There remained only the Western Desert where some kind of campaign could be carried on, hoping that this would to some extent relieve the pressure on the Eastern Front. Britain faced another kind of internal trouble. There was clamour in Britain that Russia must be helped with all possible assistance immediately. Beverbrook, a Cabinet member, staged a resignation on the grounds that he could not continue to be a member of a government which had signally failed to help Russia.
An attempt was, however, made, not in Europe, but in the Middle East, which followed a series of severe fighting in which neither side secured any great advantage. It succeeded in diverting some elements of German strength from the Russian front, at least temporarily — it had not satisfied Soviet solicitation.
The Western Powers eventually decided to open a second front in North Africa but the Soviet Union declined to accept this proposal. In Soviet Union “it was assumed that the Western Powers were more concerned with forestalling Russian influence in South-eastern Europe than with aiding the Soviet Union by a frontal attack in the West”.
According to the military experts of the West, Germany contained two mighty arms — one of which was Rommel, who was threatening Egypt and the Near East, and the other arm was directing German offensive in the Ukraine. Two arms must not meet together in Iran. So one arm must be broken and, to Britain, North Africa was the ideal place where she had some hope of accomplishing the task and this would give Soviet Union real relief.
Towards the end of the war, another strain was visible when the Eastern and Western allies found themselves in unfortunate rivalry to get to Berlin first causing uncongenial situation.
In fact, it was difficult for the Western allies to have trust in Russia as the latter had been formally an ally of Germany and, for the first nine months of the war, offered enormous help to her against Western allies. Again, the signing of Non-Aggression Pact in 1939, which had precipitated the war, could not be forgiven by the Western Powers. On the other side, it was equally difficult for Soviet Union to forget or forgive the Western allies for not including her in the Munich Settlement.

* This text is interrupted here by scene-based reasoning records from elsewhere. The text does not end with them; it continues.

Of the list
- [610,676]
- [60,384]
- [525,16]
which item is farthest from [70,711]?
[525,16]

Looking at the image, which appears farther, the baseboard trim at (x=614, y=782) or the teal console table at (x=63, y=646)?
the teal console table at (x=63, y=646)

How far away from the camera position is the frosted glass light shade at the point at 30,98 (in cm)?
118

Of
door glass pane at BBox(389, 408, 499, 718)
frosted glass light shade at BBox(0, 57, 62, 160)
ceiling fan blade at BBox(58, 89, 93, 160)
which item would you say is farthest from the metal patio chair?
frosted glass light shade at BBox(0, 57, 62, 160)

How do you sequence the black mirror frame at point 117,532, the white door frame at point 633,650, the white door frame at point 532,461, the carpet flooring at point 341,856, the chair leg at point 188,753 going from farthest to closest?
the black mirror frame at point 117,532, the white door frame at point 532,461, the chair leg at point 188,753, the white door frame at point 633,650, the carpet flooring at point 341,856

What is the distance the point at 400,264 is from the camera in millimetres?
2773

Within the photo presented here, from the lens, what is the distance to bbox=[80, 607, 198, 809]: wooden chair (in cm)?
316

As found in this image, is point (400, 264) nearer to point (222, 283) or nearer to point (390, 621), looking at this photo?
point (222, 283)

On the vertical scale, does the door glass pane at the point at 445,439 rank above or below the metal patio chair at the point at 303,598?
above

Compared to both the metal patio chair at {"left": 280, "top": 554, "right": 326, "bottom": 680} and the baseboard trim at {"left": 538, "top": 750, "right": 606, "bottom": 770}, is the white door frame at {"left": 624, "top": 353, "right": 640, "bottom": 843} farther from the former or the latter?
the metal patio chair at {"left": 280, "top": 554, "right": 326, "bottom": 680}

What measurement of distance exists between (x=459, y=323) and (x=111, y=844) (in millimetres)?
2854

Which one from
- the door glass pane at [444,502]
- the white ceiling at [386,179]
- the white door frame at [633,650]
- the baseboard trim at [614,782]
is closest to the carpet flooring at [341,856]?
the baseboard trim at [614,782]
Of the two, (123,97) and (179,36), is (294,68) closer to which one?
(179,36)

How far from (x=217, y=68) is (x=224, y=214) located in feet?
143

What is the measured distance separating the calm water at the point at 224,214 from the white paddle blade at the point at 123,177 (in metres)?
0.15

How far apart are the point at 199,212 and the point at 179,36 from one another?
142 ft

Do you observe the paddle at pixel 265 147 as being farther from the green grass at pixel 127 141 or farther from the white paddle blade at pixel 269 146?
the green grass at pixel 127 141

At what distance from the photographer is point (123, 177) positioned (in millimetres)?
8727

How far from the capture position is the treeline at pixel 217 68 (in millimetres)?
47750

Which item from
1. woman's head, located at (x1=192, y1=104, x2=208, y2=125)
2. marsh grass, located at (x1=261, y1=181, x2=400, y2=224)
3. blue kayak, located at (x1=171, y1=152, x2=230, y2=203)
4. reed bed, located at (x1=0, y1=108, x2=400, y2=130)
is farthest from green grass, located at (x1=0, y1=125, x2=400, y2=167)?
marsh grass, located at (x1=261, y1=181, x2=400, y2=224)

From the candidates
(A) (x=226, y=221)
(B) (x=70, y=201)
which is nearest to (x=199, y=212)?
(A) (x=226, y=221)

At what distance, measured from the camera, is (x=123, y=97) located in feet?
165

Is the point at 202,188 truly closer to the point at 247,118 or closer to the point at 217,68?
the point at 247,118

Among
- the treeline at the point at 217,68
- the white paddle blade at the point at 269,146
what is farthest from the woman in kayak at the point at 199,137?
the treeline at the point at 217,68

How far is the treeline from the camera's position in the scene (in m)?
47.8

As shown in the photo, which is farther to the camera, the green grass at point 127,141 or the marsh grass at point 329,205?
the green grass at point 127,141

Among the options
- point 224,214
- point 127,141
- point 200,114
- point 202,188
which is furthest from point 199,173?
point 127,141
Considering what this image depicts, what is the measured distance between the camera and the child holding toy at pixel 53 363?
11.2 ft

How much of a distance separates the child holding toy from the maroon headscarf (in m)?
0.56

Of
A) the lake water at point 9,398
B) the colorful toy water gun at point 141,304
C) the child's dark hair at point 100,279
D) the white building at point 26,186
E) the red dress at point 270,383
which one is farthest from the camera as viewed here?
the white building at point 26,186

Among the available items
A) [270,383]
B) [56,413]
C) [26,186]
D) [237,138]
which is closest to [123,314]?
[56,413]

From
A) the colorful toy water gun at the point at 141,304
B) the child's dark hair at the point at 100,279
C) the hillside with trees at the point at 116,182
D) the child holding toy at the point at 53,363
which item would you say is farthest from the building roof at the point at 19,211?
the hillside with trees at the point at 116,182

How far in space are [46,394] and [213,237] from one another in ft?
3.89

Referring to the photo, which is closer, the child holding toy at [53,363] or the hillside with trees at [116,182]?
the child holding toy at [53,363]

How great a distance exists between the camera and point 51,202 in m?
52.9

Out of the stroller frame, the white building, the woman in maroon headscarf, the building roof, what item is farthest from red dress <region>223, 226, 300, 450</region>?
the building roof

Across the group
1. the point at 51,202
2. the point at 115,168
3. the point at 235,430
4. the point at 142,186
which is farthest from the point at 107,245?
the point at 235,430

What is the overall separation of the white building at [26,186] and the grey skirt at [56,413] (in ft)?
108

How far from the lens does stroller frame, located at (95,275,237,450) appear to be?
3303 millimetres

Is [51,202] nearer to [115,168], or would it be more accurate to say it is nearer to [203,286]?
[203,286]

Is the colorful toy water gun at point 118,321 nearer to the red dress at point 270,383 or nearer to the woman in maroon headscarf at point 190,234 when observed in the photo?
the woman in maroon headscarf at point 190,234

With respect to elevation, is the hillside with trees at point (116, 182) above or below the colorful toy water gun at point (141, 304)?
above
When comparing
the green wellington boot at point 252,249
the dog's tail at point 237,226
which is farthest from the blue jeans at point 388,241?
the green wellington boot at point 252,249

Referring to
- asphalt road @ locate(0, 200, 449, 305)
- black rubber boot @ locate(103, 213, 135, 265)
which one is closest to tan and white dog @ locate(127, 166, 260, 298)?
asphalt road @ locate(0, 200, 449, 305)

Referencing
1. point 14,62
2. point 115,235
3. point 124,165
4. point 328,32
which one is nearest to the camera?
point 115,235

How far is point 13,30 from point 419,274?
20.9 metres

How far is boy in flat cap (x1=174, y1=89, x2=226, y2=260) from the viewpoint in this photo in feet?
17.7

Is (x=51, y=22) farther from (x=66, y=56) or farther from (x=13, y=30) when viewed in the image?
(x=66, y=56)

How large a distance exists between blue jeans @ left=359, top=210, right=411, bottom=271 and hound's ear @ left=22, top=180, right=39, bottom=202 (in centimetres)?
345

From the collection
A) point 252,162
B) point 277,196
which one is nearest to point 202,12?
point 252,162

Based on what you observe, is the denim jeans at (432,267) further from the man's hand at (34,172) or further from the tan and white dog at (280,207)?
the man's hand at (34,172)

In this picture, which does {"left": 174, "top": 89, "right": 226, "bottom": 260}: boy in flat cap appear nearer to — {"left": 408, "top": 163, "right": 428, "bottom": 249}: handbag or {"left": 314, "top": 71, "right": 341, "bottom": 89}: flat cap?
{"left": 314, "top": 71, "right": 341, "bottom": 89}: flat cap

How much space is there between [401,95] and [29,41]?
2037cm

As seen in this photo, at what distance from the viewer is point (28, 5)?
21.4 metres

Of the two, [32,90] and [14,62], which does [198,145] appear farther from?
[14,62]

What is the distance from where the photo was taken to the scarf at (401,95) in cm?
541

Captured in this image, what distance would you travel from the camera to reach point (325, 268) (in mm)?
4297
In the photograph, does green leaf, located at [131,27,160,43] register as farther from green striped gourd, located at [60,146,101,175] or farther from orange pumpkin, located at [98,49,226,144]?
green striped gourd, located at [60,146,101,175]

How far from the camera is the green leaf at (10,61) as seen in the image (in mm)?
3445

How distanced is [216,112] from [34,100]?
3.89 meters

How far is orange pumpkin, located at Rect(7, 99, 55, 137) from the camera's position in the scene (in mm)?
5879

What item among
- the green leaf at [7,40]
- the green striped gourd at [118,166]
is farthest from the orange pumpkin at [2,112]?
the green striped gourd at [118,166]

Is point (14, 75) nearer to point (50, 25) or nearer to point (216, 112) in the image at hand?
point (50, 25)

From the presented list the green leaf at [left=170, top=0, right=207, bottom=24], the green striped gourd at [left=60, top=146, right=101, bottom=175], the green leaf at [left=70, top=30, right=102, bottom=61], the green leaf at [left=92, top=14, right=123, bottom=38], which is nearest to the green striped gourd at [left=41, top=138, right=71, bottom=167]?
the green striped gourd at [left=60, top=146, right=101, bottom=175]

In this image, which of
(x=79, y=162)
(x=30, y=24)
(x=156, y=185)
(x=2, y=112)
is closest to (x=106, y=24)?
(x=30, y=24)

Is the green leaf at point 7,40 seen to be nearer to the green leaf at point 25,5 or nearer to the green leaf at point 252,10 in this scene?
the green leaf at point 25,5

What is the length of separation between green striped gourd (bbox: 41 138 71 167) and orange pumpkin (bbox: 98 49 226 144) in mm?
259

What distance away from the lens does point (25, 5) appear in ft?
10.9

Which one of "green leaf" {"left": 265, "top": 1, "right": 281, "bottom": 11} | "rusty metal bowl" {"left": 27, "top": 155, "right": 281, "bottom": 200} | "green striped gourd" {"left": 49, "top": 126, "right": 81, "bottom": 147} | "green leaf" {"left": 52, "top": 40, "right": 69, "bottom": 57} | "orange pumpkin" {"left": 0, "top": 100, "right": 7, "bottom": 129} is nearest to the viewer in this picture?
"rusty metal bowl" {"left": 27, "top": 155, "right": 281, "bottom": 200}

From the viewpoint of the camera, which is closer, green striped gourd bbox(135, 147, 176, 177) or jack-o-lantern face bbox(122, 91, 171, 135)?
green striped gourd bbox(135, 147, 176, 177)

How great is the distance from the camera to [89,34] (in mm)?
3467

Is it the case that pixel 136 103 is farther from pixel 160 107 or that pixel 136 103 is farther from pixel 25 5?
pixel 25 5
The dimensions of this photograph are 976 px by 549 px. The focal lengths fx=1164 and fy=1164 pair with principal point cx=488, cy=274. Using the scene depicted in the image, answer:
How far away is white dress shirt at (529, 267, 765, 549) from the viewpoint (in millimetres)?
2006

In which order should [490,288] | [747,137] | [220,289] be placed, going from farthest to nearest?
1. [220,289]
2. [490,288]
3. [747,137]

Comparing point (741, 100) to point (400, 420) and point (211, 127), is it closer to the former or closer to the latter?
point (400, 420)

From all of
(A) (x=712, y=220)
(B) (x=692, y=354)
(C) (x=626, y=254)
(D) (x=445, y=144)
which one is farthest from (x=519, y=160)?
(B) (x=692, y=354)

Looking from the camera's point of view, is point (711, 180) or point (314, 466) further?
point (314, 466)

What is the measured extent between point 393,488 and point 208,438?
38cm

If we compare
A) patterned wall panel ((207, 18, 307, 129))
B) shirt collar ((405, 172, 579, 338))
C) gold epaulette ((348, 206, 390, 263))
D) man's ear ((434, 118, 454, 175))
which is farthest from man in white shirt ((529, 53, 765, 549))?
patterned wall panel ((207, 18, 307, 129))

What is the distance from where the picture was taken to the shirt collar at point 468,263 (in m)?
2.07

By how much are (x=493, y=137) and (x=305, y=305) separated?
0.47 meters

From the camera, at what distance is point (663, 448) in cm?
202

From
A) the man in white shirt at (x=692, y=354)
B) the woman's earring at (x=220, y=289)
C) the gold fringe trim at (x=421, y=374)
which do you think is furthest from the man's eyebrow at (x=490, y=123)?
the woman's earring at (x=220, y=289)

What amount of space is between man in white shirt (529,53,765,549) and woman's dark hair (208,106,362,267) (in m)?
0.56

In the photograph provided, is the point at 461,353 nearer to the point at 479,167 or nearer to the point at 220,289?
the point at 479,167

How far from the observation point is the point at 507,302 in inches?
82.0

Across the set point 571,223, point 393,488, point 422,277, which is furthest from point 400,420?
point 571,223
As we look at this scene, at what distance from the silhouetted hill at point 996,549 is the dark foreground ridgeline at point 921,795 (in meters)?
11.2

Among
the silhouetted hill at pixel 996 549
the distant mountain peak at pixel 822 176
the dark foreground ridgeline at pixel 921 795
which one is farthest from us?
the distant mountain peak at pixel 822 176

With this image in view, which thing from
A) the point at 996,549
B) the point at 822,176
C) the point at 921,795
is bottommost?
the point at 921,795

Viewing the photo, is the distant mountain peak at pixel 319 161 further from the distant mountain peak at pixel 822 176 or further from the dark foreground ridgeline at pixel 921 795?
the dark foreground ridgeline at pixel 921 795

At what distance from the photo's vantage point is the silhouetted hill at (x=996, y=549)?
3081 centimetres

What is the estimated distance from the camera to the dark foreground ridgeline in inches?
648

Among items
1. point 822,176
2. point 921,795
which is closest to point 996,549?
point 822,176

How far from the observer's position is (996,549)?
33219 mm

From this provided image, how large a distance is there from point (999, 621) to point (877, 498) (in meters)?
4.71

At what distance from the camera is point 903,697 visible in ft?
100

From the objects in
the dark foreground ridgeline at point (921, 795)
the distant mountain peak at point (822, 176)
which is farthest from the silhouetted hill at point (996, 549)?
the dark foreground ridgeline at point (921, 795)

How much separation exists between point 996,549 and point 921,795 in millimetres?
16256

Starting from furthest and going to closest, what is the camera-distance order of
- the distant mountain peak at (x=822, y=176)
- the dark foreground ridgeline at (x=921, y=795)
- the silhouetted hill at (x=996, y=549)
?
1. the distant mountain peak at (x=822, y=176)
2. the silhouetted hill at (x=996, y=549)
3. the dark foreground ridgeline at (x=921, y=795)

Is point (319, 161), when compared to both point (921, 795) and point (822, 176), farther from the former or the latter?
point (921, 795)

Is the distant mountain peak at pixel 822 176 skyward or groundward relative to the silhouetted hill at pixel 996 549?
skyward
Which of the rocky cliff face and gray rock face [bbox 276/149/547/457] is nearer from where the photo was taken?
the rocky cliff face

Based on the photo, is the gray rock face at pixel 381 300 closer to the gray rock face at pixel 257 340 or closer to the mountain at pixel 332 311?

Again, Soviet Union knew very clearly that the Western Powers tried their best to divert Hitler’s onslaught towards East. Soviet Union could not forget the action taken by them when she was expelled from the League of Nations because of its attack upon Finland, whereas Manchuria invasion by Japan was ignored.
Therefore, the Grand Alliances which were concluded under exigency in haste against the common enemy were “clouded from the start by memories of recent treacheries on both sides.”